Didirikan pada 2013 oleh almarhum Abdul Kahar Muzakir, BIN Cigar lahir dari visi besar membawa cerutu Indonesia sejajar dengan produk kelas dunia.
Dengan pengalaman lebih dari setengah abad di bidang tembakau, Abdul Kahar mengambil langkah berani: membudidayakan tembakau varietas Havana Kuba di tanah Jember. Hasilnya? Varietas yang terkenal lembut dan khas itu bisa beradaptasi tanpa kehilangan identitasnya.
Dr. Ir. H. Febrian Ananta Kahar, Komisaris BIN dalam kunjungan ke BIN Cigar pada Jumat (3/10/2025), mengungkapkan bahwa bahan baku cerutu mereka sudah melalui uji kualitas ketat dan diproduksi dengan standar internasional.
“Bahan baku sudah teruji, kemudian sebagai pabrikan kita sudah ISO. Perkembangan pasar kami cukup pesat, hampir setiap tahun ada negara baru yang masuk. Yang terakhir, insyaallah Amerika segera bergabung. Saat ini sudah ada 12 negara, dan dengan masuknya Amerika maka pasar kami akan semakin luas,” ungkapnya.

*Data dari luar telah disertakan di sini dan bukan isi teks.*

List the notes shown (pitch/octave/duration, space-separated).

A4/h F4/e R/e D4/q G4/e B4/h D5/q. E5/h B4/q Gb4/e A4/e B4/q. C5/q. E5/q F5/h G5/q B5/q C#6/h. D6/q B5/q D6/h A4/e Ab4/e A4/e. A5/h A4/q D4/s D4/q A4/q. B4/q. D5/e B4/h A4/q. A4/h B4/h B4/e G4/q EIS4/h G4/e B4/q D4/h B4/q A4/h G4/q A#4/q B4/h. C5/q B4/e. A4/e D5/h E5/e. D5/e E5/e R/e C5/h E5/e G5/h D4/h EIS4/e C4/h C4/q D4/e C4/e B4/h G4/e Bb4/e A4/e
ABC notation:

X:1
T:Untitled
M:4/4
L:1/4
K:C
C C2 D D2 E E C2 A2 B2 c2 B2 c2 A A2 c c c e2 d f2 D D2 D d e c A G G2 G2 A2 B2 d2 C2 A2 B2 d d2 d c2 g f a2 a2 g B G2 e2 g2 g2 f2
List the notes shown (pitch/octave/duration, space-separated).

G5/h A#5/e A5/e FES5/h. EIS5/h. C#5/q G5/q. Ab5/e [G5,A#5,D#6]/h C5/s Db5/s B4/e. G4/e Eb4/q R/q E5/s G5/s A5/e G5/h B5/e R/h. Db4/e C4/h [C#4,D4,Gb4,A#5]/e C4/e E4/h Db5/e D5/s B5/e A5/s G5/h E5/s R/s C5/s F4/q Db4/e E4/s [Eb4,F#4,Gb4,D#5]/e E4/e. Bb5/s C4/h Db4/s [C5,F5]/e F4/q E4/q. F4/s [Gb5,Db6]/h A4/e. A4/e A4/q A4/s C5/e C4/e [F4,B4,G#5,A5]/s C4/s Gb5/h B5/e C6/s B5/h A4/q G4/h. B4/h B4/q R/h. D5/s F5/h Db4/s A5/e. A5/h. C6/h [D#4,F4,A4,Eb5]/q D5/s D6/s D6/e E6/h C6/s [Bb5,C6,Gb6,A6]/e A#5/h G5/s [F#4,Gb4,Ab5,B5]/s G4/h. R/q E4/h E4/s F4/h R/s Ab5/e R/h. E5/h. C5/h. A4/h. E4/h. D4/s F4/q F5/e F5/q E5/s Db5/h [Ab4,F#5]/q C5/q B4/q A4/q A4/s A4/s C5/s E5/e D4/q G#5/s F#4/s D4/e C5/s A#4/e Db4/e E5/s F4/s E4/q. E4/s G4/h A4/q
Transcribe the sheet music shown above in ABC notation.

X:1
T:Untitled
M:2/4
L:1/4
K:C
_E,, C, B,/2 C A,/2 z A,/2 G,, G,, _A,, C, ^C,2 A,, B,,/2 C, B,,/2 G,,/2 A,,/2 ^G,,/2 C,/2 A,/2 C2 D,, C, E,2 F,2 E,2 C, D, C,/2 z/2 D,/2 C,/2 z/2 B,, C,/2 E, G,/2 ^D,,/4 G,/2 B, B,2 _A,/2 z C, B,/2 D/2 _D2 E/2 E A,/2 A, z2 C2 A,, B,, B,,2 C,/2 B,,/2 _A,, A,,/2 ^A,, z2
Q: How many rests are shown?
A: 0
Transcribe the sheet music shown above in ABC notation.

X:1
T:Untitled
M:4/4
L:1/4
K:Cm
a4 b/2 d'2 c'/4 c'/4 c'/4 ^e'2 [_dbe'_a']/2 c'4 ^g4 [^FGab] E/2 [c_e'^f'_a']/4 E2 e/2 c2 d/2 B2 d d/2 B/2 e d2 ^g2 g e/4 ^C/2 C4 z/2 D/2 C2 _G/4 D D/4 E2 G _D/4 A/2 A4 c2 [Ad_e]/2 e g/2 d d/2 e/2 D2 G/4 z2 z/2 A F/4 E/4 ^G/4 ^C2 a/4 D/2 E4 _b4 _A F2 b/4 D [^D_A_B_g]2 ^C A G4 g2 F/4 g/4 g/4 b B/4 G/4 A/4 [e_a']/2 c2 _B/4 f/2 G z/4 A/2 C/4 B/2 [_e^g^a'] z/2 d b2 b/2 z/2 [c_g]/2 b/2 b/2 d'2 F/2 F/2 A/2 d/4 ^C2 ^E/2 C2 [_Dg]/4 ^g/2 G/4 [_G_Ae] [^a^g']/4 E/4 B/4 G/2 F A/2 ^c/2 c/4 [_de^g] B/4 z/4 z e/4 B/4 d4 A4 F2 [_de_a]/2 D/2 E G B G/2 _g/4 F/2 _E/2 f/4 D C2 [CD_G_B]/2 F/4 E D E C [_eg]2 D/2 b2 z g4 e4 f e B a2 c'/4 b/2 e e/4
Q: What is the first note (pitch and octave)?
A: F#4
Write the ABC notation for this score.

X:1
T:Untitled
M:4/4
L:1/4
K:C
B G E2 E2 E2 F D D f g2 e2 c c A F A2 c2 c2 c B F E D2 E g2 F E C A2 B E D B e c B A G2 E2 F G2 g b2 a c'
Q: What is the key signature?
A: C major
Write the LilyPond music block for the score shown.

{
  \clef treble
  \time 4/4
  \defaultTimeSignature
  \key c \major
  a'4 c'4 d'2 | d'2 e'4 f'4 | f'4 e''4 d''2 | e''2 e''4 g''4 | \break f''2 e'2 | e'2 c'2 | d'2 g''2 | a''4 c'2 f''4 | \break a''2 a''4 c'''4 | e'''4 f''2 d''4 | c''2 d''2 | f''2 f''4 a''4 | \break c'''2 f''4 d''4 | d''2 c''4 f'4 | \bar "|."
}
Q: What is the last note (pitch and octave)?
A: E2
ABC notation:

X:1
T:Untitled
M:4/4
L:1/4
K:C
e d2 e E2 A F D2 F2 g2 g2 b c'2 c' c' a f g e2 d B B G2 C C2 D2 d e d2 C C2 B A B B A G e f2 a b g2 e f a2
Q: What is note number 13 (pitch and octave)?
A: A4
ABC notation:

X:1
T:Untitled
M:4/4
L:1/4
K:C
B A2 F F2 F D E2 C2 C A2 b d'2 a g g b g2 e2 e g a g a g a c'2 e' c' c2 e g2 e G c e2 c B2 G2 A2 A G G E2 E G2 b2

Produksi cerutu BIN Cigar mencapai 2.000 hingga 10.000 batang per hari. Namun, cerutu ini tidak langsung dipasarkan. Ada proses “istirahat” selama 6 bulan hingga 1 tahun sebelum cerutu siap dikirim ke konsumen mancanegara. Tujuannya: menjaga kualitas rasa, aroma, dan daya bakar agar sempurna.
Febrian menekankan bahwa pasar global tidak memberi ruang untuk kesalahan. Karena itu, BIN Cigar berkomitmen menjaga reputasi dengan prinsip zero complain.
“Begitu ada keluhan, kepercayaan bisa hilang. QC (quality control) kami sangat ketat, mulai dari tahap awal sampai sebelum pengiriman. Saat ini tingkat reject masih 10–20 persen sehari, tapi targetnya ditekan maksimal 10 persen sesuai standar ISO,” jelasnya.
Meski masih berusia 13 tahun, BIN Cigar tumbuh pesat. Dukungan datang dari banyak pihak, mulai Pemkab Jember, Pemprov Jawa Timur, hingga Kementerian Perdagangan dan Kementerian Luar Negeri. Promosi internasional pun masif dilakukan lewat pameran bersama kedutaan besar Indonesia. Tercatat, 27 kedutaan besar aktif membantu memperkenalkan cerutu Jember ke dunia.
Bagi Febrian, rahasia terbesar BIN Cigar bukan hanya soal teknologi atau promosi, tetapi Jember itu sendiri.
“Semua tenaga kerja kami berasal dari Jember. Karena Jember memang istimewa, tanahnya subur, airnya melimpah, dan tenaga kerjanya rajin. Tidak berlebihan bila kualitas cerutu dari Jember bisa disandingkan dengan Kuba,” tegasnya.
Dengan kualitas yang dijaga, serta dukungan kuat berbagai pihak, BIN Cigar kini benar-benar menjadi simbol kebanggaan. Dari Jember, cerutu Indonesia harum di panggung dunia. (dan/ian).